- The request
Write out the entries, please, from the line containing "What is the gap" through their final line, exactly and with nothing else.

BEGIN Data records

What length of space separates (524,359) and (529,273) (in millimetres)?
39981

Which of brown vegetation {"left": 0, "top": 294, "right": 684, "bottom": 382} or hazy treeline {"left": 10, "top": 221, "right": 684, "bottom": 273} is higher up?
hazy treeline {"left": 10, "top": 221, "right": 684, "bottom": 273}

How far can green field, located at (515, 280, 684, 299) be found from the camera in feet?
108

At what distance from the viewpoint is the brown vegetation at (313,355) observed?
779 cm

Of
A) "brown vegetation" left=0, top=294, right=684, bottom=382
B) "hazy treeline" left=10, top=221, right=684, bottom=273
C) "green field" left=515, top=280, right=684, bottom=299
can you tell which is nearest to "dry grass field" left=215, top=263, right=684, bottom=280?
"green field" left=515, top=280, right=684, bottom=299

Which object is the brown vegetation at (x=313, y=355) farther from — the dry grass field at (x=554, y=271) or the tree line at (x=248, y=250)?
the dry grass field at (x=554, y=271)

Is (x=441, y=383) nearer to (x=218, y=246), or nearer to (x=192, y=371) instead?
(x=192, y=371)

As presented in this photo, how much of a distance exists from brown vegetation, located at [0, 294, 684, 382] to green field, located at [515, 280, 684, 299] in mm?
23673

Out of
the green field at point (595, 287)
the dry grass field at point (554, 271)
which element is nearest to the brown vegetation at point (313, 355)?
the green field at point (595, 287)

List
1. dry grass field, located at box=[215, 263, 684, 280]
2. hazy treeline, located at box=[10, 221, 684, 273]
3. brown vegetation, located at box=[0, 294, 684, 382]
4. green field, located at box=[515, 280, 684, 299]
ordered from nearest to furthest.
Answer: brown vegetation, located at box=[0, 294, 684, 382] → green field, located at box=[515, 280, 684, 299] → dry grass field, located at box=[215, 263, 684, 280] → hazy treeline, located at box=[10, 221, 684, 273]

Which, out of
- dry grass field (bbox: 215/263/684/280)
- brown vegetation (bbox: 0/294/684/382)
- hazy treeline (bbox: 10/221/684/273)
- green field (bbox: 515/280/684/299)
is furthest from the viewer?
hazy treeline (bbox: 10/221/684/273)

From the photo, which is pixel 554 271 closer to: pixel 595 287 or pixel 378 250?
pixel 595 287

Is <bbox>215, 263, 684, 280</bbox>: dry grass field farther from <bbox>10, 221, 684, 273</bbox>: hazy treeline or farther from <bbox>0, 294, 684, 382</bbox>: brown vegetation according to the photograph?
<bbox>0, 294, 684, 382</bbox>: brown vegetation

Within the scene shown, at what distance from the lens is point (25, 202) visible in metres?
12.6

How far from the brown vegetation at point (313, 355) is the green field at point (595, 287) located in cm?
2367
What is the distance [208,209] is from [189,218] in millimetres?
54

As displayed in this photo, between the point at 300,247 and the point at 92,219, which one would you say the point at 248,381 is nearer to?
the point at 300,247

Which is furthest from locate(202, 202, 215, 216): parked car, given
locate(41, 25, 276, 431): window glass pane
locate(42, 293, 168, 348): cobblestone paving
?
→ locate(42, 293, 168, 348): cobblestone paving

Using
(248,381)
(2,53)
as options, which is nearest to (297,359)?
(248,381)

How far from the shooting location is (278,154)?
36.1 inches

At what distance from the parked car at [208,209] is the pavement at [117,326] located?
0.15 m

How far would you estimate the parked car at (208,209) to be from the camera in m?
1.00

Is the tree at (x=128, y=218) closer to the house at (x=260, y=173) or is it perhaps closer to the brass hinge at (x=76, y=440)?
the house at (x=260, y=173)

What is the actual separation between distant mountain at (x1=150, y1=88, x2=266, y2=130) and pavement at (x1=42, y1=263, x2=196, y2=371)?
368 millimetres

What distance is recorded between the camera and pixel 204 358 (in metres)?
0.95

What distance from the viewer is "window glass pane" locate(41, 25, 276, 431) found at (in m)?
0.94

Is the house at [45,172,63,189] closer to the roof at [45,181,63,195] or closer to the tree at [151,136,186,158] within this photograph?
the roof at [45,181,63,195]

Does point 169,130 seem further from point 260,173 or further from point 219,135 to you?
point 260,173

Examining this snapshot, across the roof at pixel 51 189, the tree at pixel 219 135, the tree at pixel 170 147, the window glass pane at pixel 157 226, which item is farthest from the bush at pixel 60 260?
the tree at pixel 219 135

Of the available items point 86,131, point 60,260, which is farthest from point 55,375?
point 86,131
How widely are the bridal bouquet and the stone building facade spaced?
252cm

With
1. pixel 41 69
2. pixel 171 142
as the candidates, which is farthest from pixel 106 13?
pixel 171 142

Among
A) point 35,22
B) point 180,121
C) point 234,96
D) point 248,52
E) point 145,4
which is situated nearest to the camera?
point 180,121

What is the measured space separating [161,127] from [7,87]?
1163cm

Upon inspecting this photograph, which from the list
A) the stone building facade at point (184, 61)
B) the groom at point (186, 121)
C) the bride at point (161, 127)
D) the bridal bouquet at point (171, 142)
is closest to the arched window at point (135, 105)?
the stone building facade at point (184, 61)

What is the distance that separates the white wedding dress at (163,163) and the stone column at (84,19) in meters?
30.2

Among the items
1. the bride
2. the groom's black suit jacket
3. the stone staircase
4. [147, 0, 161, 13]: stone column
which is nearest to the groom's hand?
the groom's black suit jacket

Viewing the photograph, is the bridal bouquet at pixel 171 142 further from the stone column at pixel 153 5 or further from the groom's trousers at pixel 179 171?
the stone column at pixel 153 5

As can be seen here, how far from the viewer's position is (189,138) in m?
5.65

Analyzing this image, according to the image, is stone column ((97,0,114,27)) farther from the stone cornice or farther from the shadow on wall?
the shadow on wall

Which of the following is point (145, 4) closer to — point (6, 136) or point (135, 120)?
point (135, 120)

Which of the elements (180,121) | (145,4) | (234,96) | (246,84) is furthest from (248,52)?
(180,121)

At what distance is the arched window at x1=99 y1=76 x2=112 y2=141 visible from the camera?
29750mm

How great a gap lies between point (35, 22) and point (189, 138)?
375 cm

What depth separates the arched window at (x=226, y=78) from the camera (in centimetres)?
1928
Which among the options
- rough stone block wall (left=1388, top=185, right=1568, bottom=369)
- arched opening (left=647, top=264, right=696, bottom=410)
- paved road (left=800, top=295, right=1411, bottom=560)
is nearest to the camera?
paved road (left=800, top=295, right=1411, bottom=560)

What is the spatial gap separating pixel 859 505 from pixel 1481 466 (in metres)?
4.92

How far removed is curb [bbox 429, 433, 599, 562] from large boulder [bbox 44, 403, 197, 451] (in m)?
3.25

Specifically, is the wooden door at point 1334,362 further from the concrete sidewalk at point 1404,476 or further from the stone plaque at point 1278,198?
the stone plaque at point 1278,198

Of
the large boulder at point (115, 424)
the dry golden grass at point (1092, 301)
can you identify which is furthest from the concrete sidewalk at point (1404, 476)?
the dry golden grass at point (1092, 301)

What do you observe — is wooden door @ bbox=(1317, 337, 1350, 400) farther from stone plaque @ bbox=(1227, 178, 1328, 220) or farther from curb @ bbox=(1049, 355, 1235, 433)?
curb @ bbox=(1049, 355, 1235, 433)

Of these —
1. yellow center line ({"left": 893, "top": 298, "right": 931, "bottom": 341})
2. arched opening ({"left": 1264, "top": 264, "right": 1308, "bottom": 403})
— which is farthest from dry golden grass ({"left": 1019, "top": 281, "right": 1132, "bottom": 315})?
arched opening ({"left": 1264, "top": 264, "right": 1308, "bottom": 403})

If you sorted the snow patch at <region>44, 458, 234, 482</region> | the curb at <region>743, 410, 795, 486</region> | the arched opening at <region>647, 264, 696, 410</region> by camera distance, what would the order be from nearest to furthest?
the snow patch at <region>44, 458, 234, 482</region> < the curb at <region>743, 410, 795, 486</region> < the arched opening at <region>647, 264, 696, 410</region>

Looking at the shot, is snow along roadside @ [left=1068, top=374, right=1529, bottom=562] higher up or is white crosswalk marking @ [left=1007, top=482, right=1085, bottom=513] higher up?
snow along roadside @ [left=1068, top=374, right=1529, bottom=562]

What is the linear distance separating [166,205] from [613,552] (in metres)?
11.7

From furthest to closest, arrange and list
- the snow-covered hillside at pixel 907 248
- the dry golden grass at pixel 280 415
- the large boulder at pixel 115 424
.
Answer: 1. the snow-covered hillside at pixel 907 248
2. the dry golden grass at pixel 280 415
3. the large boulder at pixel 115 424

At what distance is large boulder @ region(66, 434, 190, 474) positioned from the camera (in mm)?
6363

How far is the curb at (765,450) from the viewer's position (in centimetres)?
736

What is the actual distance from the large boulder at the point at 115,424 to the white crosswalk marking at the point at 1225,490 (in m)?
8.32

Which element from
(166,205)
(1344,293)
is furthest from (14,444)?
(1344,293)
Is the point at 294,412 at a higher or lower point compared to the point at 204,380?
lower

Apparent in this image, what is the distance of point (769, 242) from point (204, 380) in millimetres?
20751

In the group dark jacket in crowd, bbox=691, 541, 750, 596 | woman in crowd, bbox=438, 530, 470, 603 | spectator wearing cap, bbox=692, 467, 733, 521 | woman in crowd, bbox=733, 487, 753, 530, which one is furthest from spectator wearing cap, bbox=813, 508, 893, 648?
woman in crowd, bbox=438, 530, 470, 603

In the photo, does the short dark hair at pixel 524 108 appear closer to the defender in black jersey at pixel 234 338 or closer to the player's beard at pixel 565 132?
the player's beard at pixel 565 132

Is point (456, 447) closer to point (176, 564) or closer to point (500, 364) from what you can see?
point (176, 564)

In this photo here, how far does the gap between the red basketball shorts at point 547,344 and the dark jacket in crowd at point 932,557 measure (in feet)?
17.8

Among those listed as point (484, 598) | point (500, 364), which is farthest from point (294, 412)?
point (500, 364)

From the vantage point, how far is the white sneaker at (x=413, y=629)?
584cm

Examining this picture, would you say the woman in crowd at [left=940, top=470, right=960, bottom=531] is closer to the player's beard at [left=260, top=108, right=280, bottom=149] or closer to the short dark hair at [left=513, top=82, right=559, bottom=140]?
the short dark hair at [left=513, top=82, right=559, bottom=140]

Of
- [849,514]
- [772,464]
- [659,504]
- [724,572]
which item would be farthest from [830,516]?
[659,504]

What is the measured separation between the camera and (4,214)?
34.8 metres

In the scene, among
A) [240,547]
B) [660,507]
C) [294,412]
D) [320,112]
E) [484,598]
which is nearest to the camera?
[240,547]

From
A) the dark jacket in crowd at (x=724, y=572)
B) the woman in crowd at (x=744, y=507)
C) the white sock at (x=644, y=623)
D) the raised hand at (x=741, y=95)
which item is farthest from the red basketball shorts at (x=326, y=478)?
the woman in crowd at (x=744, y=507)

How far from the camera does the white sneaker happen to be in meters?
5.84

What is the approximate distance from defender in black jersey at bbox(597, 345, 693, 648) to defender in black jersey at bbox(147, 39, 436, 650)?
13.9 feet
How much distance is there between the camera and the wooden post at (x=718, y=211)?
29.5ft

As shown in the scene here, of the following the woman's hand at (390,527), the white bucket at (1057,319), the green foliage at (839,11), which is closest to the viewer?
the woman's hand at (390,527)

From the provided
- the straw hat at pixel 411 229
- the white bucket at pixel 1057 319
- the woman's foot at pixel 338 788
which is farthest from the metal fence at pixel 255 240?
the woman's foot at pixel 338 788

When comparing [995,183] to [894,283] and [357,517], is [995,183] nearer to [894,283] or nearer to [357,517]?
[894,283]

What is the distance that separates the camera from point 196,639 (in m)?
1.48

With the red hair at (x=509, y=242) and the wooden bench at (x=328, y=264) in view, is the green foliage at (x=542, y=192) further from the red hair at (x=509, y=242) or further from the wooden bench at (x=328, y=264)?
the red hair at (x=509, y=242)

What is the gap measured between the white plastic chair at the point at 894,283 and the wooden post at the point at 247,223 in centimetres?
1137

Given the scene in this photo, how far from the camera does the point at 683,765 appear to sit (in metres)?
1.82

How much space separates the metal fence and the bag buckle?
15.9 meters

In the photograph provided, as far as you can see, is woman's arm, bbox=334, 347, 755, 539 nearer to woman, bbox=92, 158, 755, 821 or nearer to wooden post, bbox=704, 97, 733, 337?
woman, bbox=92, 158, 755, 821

END Data records

- Written answer
What is the gap measured between the white plastic chair at the point at 894,283 and the wooden post at the point at 247,223 in centimetres?
1137

Given the scene in this photo, how far from the camera does the point at 683,765 appear to sit (in metres)?
1.82

How much space separates the metal fence and the bag buckle?
15.9 meters

In the photograph provided, as far as you can see, is woman's arm, bbox=334, 347, 755, 539 nearer to woman, bbox=92, 158, 755, 821 or nearer to wooden post, bbox=704, 97, 733, 337?
woman, bbox=92, 158, 755, 821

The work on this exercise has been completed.